Our results also support the findings reported by Kappelman et al.2 that patients with IBD are not at increased risk for bronchial asthma or psoriasis. A recent meta-analysis demonstrated an association between asthma and both CD and UC (pooled relative risk of 1.3 for both); however, following age stratification, there was no association between asthma and either pediatric-onset CD or UC.23

In addition to immune-mediated disorders, we found that adolescent patients with IBD are more likely to suffer from a variety of non-immune-mediated disorders. The association of IBD with conditions such as urolithiasis24,25,26 and pancreatitis27,28 has been well documented and was an expected finding in this study.

Decreased bone density is another frequently associated comorbidity in patients with IBD.29,30,31 Thus those patients, and especially those with CD, are thought to be at increased risk for fractures.32,33 Intriguingly, adolescents with IBD in our cohort had lower risk of long-bone fractures. This surprising finding could be attributed to decreased levels of physical activity among patients with IBD compared to healthy adolescents as was recently reported by Greenley et al.34

We could not confirm an association between migraines and IBD, which was described previously for adults with IBD.35,36

Interestingly, male patients with IBD in our cohort were more likely to be at risk for certain comorbidities than female patients. This applies for arthritis, autoimmune thyroid disease, nephrolithiasis, and PSC for both patients with UC and CD. These findings could be partially attributed to the smaller sample size of females in our cohort. Remarkably, no cases of PSC were noted among female patients in our cohort. These findings are in line with recent Swiss study which reported that PSC was significantly more common in adult males with IBD.37

The increased prevalence of comorbid conditions among adolescents with IBD has important implications. The presence of comorbidities among patients with IBD was shown to be associated with an increased risk of postoperative mortality and an increased length of hospital stay.38 They are also associated with higher healthcare costs, especially in the outpatient settings.12 In addition, comorbid conditions have a negative impact on health-related quality of life of patients with IBD.5

Our study has several limitations. First, it does not represent the entire Israeli population, as only Jewish adolescents are obliged by law to attend army recruitment centers. Thus we were unable to describe IBD-related comorbidities among non-Jewish (mainly Arab) adolescents, which account for about 20% of the Israeli population. Second, some of the described associations are confounded by small number of subjects diagnosed with specific medical conditions (type 2 error).
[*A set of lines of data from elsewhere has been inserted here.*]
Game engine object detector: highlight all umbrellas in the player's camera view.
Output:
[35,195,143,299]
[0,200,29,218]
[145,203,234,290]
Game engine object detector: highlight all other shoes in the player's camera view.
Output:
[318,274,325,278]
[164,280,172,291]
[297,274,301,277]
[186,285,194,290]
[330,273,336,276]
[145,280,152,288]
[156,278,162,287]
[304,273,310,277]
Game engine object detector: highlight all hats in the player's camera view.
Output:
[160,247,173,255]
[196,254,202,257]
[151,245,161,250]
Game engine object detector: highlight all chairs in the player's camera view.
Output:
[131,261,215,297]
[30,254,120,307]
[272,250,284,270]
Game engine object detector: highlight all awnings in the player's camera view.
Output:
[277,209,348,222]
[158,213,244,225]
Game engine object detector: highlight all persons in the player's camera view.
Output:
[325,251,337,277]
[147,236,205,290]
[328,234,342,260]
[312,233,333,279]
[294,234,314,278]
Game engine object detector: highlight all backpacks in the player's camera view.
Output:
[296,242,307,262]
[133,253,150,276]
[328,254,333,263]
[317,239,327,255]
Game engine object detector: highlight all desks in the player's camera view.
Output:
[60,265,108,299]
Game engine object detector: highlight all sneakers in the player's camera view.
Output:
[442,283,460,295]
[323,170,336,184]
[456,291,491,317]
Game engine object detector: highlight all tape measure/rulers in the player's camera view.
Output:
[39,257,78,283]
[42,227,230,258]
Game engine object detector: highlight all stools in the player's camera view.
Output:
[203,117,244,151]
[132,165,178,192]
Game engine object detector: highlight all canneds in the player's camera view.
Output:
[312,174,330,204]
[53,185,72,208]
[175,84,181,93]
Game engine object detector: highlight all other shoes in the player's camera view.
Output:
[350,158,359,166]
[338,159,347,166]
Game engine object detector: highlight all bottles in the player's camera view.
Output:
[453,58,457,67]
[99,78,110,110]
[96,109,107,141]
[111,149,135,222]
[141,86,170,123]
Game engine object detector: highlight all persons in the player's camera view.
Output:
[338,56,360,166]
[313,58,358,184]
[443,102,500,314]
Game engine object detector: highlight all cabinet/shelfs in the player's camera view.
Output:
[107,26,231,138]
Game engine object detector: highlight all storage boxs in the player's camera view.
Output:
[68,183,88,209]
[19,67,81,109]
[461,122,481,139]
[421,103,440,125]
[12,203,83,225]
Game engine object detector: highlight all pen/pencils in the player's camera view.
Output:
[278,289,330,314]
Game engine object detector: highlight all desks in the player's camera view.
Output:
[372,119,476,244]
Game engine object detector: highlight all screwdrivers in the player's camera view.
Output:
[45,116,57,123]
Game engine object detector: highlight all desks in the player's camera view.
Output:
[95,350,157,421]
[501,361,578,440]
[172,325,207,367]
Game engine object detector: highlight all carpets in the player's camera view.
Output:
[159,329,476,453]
Third, our results might be limited by selection bias as not all subjects with IBD are recruited, thus only those who volunteered for duty had complete medical documentation. Another selection bias may derive from the fact that patients with IBD are more tightly monitored, thus other medical conditions are more likely to be found. Moreover, medical history provided by the subject’s physicians does not guarantee standardized diagnoses for the entire cohort and this could represent a detection bias. Nevertheless, this study enabled us to capture one of the largest cohorts of adolescents with IBD, with the virtue of a cross-sectional analysis of various comorbidities (not restricted to immune-mediated ones) at the age of 17 years.

In conclusion, we found that, already at adolescence, IBD is associated with both immune- and non-immune-mediated comorbidities. Contrary to previous studies, male patients in our study were more likely to have comorbid medical conditions than female patients, a finding which requires further investigation.